A seizure in an individual of any size can be a scary sight to behold, but an episode of this type in a tiny infant can be truly terrifying. Infant seizures can be the result of an assortment of factors, ranging from serious to mild. If you witness a seizure in your baby, consider the potential causes as well as what you should do post seizure to reduce the likelihood of seizure recurrence.

Seizure Symptoms

When most people think of seizures, they think of thrashing and shaking; however, seizures in babies do not always take on that violent form. As Vanderbilt Children’s Hospital reports, it can be difficult to detect a seizure in an infant, because these episodes are sometimes subtle. Your infant may be suffering a seizure if you notice rapid arm and leg jerking, a trembling mouth, eyelid fluttering or a frozen gaze, or a sudden stiffness or limpness in his body. If you notice any of these symptoms, report the incident to your pediatrician so he can investigate the situation.

Brain Behavior During Seizure

A seizure in an infant is the result of an electrical storm within his brain. A baby experiences a seizure when a wave of electrical energy washes over his brain.
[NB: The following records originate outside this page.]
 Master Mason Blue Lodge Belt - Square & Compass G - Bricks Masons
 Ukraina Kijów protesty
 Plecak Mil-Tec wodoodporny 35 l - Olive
This is commonly the result of a brain malfunction in which a large number of brain cells send out an electrical current simultaneously.
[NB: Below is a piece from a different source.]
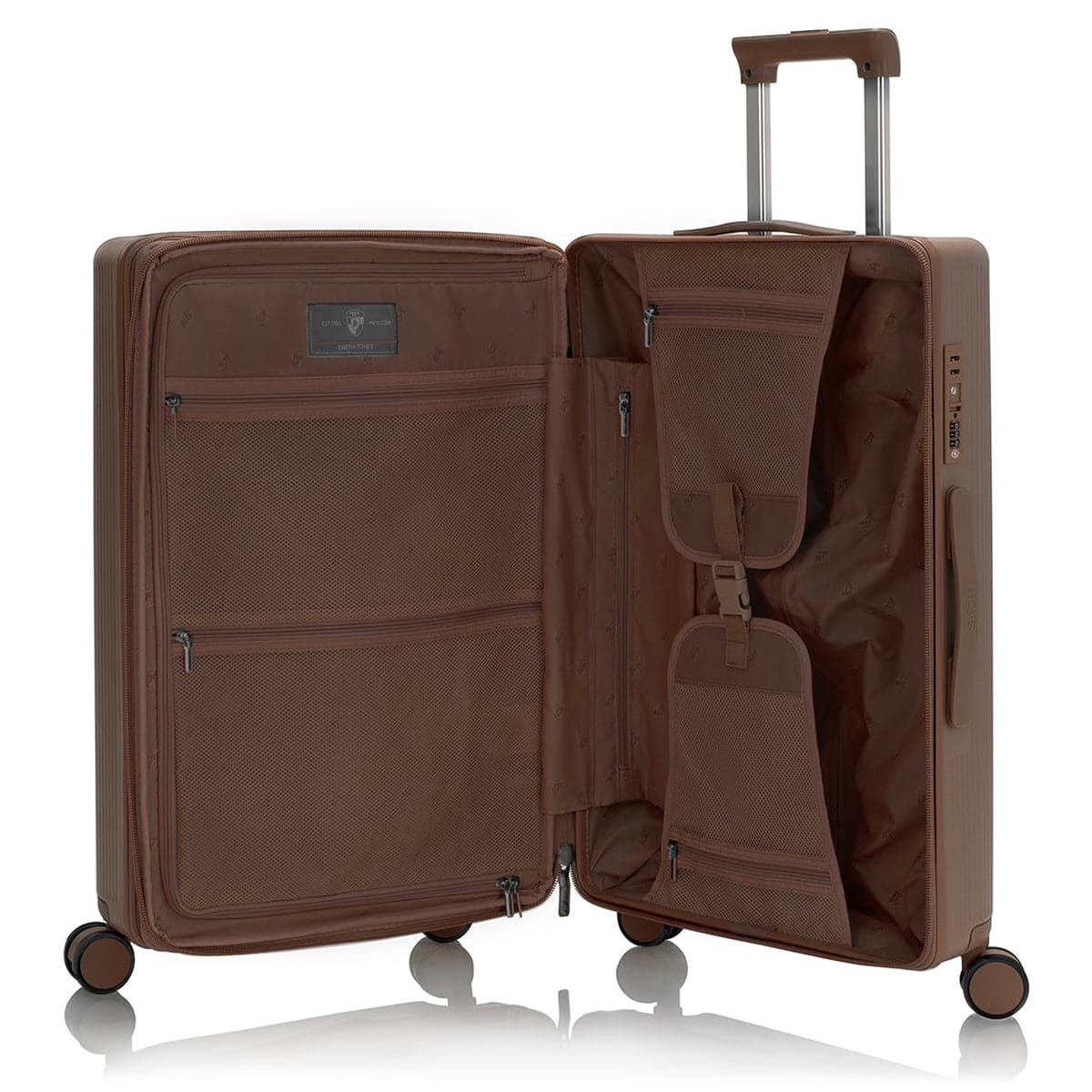 Heys Earth Tones 26" Spinner Luggage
Seizures in an infant could be caused by an assortment of different things, making them difficult to treat. If your baby experienced any type of pre-birth or birth trauma, his brain may be more prone to seizures. Infections acquired at or immediately after birth could also have this effect, as your infant’s body is ill-equipped to respond to these invaders. Other factors, including drug withdrawal or traumas such as shaken baby syndrome can also lead to the development of seizure activity, reports the Epilepsy Foundation.
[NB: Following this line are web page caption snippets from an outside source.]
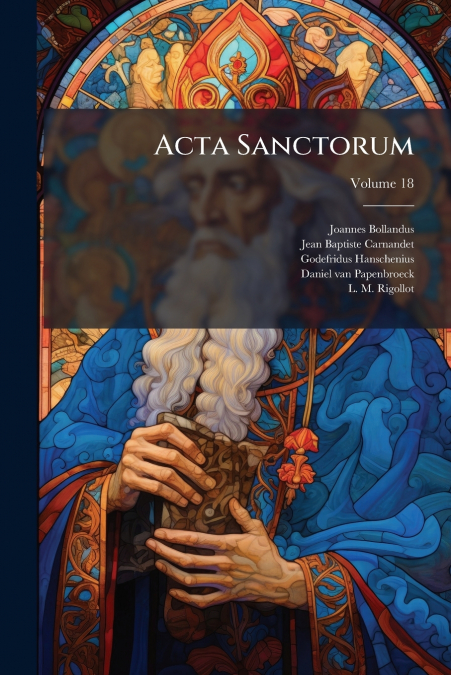 Acta Sanctorum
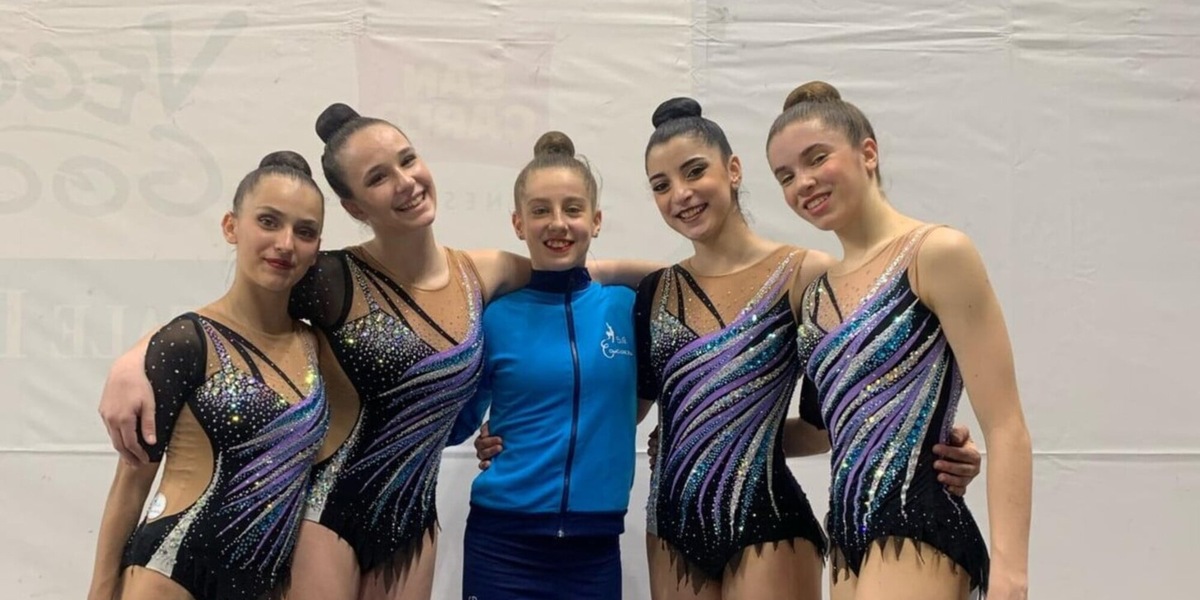 S.G. Concordia: la 3ª prova del Campionato Nazionale di serie B
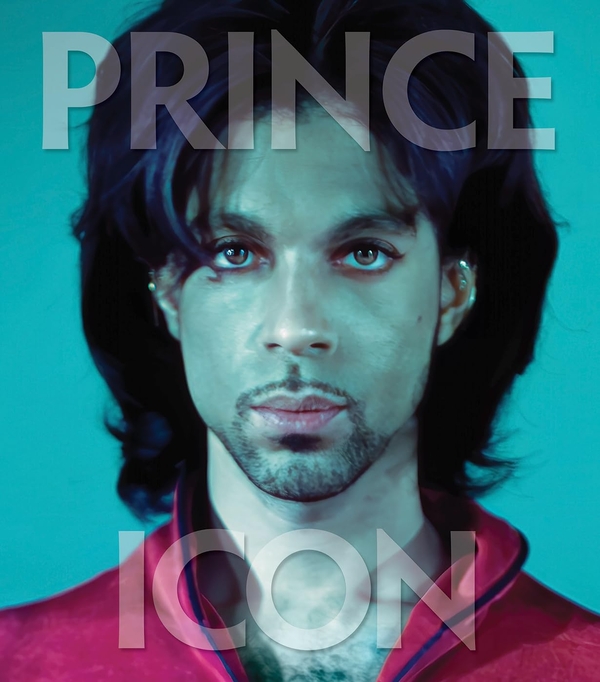 Паперова книга «Prince: Icon» - фото №1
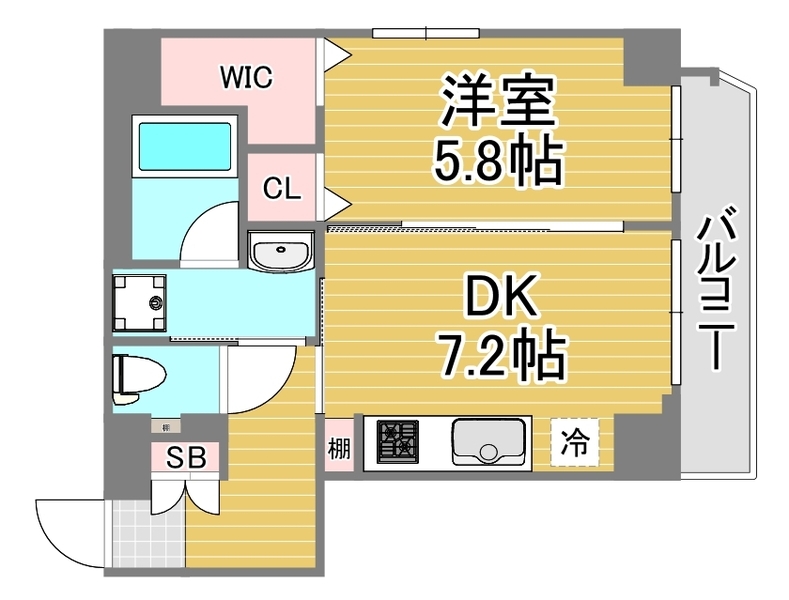 ALIVIO新町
The most common form of treatment for recurring seizures within an infant is medication. Because seizures can be the result of so many different maladies, it is often difficult to prescribe medication to calm these spells. Generally, doctors experiment with anti-seizure medication until they have found the perfect combination for the child in question. Others find that diet modification can have a positive impact on seizure disorders. In extreme cases, parents may elect to peruse brain surgery; however, this extreme treatment method is almost never performed on infants.

What to Do

If you witness your baby experiencing a seizure, panic is understandable, but giving in to this panic will reduce your ability to help your little one. Instead, stay calm and hold the baby still. Apply gentle pressure to his arms and legs to still them. If you feel like you are going to hurt the infant, let go and allow these limbs to flail. If possible, flank your child with pillows as a protective measure. Post seizure, check the babies mouth to ensure that he hasn’t vomited and that nothing is blocking his airway. If, after 15 minutes, the seizure doesn’t stop, call 911, recommends Vanderbilt Children’s Hospital.